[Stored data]
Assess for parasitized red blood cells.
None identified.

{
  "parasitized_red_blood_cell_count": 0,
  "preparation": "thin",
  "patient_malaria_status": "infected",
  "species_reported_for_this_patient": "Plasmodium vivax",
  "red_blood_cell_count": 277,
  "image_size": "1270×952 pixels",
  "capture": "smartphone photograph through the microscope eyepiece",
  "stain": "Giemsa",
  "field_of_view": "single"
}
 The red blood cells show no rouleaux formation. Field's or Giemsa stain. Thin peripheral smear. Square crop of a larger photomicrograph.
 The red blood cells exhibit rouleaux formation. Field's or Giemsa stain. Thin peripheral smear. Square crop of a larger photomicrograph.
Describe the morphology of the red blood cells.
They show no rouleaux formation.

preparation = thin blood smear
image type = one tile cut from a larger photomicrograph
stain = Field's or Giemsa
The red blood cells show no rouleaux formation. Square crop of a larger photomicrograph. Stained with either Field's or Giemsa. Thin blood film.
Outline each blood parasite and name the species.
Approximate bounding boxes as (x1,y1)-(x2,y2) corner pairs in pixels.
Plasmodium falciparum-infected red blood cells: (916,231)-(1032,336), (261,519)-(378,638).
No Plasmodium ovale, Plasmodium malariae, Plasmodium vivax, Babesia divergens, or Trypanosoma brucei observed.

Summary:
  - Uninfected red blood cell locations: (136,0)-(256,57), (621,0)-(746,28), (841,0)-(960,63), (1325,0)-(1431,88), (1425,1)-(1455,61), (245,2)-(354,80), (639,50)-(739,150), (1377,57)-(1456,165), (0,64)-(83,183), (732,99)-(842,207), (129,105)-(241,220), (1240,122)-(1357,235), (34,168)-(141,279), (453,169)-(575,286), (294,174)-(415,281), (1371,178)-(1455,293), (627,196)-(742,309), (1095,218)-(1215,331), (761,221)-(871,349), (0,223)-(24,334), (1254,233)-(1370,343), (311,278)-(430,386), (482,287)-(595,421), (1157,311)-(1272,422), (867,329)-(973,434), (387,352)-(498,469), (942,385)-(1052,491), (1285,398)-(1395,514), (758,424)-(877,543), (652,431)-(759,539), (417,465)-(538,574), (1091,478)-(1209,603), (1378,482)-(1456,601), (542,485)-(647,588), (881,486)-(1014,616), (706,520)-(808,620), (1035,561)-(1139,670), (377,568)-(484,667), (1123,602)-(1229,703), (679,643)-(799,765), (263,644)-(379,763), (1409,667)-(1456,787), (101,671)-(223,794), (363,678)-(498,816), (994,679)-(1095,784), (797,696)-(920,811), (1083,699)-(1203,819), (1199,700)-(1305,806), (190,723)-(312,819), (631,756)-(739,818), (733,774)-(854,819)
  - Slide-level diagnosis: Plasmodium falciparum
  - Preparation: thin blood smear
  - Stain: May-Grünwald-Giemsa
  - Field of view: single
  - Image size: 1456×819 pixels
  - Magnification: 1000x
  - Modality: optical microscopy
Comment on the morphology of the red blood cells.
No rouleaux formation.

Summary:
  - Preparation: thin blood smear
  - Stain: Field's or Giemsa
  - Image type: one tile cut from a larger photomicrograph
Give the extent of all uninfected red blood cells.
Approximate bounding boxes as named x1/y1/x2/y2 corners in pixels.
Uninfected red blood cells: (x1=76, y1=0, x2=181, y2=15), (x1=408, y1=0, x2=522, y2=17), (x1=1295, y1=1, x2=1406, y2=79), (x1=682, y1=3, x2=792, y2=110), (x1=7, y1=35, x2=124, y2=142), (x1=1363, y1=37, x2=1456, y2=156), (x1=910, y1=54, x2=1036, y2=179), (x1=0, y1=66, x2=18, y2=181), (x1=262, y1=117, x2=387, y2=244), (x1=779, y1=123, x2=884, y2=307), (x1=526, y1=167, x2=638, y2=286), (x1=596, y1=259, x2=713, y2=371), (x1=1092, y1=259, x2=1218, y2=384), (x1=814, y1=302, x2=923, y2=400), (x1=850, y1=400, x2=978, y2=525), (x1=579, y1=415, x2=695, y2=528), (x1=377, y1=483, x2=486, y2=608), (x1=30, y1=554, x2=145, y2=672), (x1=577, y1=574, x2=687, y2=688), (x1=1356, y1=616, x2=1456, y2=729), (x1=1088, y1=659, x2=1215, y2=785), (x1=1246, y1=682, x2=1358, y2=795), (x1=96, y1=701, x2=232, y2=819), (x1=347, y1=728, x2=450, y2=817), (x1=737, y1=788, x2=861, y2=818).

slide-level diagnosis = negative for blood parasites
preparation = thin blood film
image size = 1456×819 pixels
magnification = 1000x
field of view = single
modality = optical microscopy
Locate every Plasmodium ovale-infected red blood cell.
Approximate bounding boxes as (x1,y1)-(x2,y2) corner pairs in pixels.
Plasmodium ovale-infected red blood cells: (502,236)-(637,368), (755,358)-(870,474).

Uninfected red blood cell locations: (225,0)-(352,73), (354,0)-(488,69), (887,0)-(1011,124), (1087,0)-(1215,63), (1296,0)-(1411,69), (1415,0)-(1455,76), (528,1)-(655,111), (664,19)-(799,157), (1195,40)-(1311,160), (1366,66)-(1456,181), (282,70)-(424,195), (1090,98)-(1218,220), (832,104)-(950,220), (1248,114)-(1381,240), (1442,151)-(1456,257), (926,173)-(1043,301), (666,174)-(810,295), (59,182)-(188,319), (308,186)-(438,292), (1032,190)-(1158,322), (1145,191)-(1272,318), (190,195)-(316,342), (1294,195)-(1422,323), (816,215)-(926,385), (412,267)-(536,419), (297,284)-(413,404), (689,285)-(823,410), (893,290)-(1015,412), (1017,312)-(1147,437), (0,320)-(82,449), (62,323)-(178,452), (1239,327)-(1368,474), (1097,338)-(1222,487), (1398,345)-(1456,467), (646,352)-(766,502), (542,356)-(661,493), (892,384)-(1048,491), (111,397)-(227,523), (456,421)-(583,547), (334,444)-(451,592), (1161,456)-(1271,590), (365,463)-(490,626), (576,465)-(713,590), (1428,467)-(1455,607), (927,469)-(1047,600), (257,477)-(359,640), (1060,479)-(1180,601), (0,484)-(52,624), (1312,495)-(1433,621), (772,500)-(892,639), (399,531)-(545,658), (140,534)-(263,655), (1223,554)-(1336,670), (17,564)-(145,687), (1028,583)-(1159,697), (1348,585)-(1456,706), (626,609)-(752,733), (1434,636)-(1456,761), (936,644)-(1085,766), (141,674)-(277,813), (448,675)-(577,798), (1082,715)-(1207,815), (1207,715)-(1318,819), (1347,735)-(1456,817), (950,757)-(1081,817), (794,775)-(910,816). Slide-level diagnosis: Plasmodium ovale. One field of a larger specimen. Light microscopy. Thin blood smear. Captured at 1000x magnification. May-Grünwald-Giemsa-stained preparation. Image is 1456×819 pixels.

■ REQUIREMENT
Output a faithful copy of every entry, keeping each line as written.

■ SOLUTION TO THIS EXERCISE
Assess for parasitized red blood cells.
None identified.

{
  "parasitized_red_blood_cell_count": 0,
  "preparation": "thin",
  "patient_malaria_status": "infected",
  "species_reported_for_this_patient": "Plasmodium vivax",
  "red_blood_cell_count": 277,
  "image_size": "1270×952 pixels",
  "capture": "smartphone photograph through the microscope eyepiece",
  "stain": "Giemsa",
  "field_of_view": "single"
}
 The red blood cells show no rouleaux formation. Field's or Giemsa stain. Thin peripheral smear. Square crop of a larger photomicrograph.
 The red blood cells exhibit rouleaux formation. Field's or Giemsa stain. Thin peripheral smear. Square crop of a larger photomicrograph.
Describe the morphology of the red blood cells.
They show no rouleaux formation.

preparation = thin blood smear
image type = one tile cut from a larger photomicrograph
stain = Field's or Giemsa
The red blood cells show no rouleaux formation. Square crop of a larger photomicrograph. Stained with either Field's or Giemsa. Thin blood film.
Outline each blood parasite and name the species.
Approximate bounding boxes as (x1,y1)-(x2,y2) corner pairs in pixels.
Plasmodium falciparum-infected red blood cells: (916,231)-(1032,336), (261,519)-(378,638).
No Plasmodium ovale, Plasmodium malariae, Plasmodium vivax, Babesia divergens, or Trypanosoma brucei observed.

Summary:
  - Uninfected red blood cell locations: (136,0)-(256,57), (621,0)-(746,28), (841,0)-(960,63), (1325,0)-(1431,88), (1425,1)-(1455,61), (245,2)-(354,80), (639,50)-(739,150), (1377,57)-(1456,165), (0,64)-(83,183), (732,99)-(842,207), (129,105)-(241,220), (1240,122)-(1357,235), (34,168)-(141,279), (453,169)-(575,286), (294,174)-(415,281), (1371,178)-(1455,293), (627,196)-(742,309), (1095,218)-(1215,331), (761,221)-(871,349), (0,223)-(24,334), (1254,233)-(1370,343), (311,278)-(430,386), (482,287)-(595,421), (1157,311)-(1272,422), (867,329)-(973,434), (387,352)-(498,469), (942,385)-(1052,491), (1285,398)-(1395,514), (758,424)-(877,543), (652,431)-(759,539), (417,465)-(538,574), (1091,478)-(1209,603), (1378,482)-(1456,601), (542,485)-(647,588), (881,486)-(1014,616), (706,520)-(808,620), (1035,561)-(1139,670), (377,568)-(484,667), (1123,602)-(1229,703), (679,643)-(799,765), (263,644)-(379,763), (1409,667)-(1456,787), (101,671)-(223,794), (363,678)-(498,816), (994,679)-(1095,784), (797,696)-(920,811), (1083,699)-(1203,819), (1199,700)-(1305,806), (190,723)-(312,819), (631,756)-(739,818), (733,774)-(854,819)
  - Slide-level diagnosis: Plasmodium falciparum
  - Preparation: thin blood smear
  - Stain: May-Grünwald-Giemsa
  - Field of view: single
  - Image size: 1456×819 pixels
  - Magnification: 1000x
  - Modality: optical microscopy
Comment on the morphology of the red blood cells.
No rouleaux formation.

Summary:
  - Preparation: thin blood smear
  - Stain: Field's or Giemsa
  - Image type: one tile cut from a larger photomicrograph
Give the extent of all uninfected red blood cells.
Approximate bounding boxes as named x1/y1/x2/y2 corners in pixels.
Uninfected red blood cells: (x1=76, y1=0, x2=181, y2=15), (x1=408, y1=0, x2=522, y2=17), (x1=1295, y1=1, x2=1406, y2=79), (x1=682, y1=3, x2=792, y2=110), (x1=7, y1=35, x2=124, y2=142), (x1=1363, y1=37, x2=1456, y2=156), (x1=910, y1=54, x2=1036, y2=179), (x1=0, y1=66, x2=18, y2=181), (x1=262, y1=117, x2=387, y2=244), (x1=779, y1=123, x2=884, y2=307), (x1=526, y1=167, x2=638, y2=286), (x1=596, y1=259, x2=713, y2=371), (x1=1092, y1=259, x2=1218, y2=384), (x1=814, y1=302, x2=923, y2=400), (x1=850, y1=400, x2=978, y2=525), (x1=579, y1=415, x2=695, y2=528), (x1=377, y1=483, x2=486, y2=608), (x1=30, y1=554, x2=145, y2=672), (x1=577, y1=574, x2=687, y2=688), (x1=1356, y1=616, x2=1456, y2=729), (x1=1088, y1=659, x2=1215, y2=785), (x1=1246, y1=682, x2=1358, y2=795), (x1=96, y1=701, x2=232, y2=819), (x1=347, y1=728, x2=450, y2=817), (x1=737, y1=788, x2=861, y2=818).

slide-level diagnosis = negative for blood parasites
preparation = thin blood film
image size = 1456×819 pixels
magnification = 1000x
field of view = single
modality = optical microscopy
Locate every Plasmodium ovale-infected red blood cell.
Approximate bounding boxes as (x1,y1)-(x2,y2) corner pairs in pixels.
Plasmodium ovale-infected red blood cells: (502,236)-(637,368), (755,358)-(870,474).

Uninfected red blood cell locations: (225,0)-(352,73), (354,0)-(488,69), (887,0)-(1011,124), (1087,0)-(1215,63), (1296,0)-(1411,69), (1415,0)-(1455,76), (528,1)-(655,111), (664,19)-(799,157), (1195,40)-(1311,160), (1366,66)-(1456,181), (282,70)-(424,195), (1090,98)-(1218,220), (832,104)-(950,220), (1248,114)-(1381,240), (1442,151)-(1456,257), (926,173)-(1043,301), (666,174)-(810,295), (59,182)-(188,319), (308,186)-(438,292), (1032,190)-(1158,322), (1145,191)-(1272,318), (190,195)-(316,342), (1294,195)-(1422,323), (816,215)-(926,385), (412,267)-(536,419), (297,284)-(413,404), (689,285)-(823,410), (893,290)-(1015,412), (1017,312)-(1147,437), (0,320)-(82,449), (62,323)-(178,452), (1239,327)-(1368,474), (1097,338)-(1222,487), (1398,345)-(1456,467), (646,352)-(766,502), (542,356)-(661,493), (892,384)-(1048,491), (111,397)-(227,523), (456,421)-(583,547), (334,444)-(451,592), (1161,456)-(1271,590), (365,463)-(490,626), (576,465)-(713,590), (1428,467)-(1455,607), (927,469)-(1047,600), (257,477)-(359,640), (1060,479)-(1180,601), (0,484)-(52,624), (1312,495)-(1433,621), (772,500)-(892,639), (399,531)-(545,658), (140,534)-(263,655), (1223,554)-(1336,670), (17,564)-(145,687), (1028,583)-(1159,697), (1348,585)-(1456,706), (626,609)-(752,733), (1434,636)-(1456,761), (936,644)-(1085,766), (141,674)-(277,813), (448,675)-(577,798), (1082,715)-(1207,815), (1207,715)-(1318,819), (1347,735)-(1456,817), (950,757)-(1081,817), (794,775)-(910,816). Slide-level diagnosis: Plasmodium ovale. One field of a larger specimen. Light microscopy. Thin blood smear. Captured at 1000x magnification. May-Grünwald-Giemsa-stained preparation. Image is 1456×819 pixels.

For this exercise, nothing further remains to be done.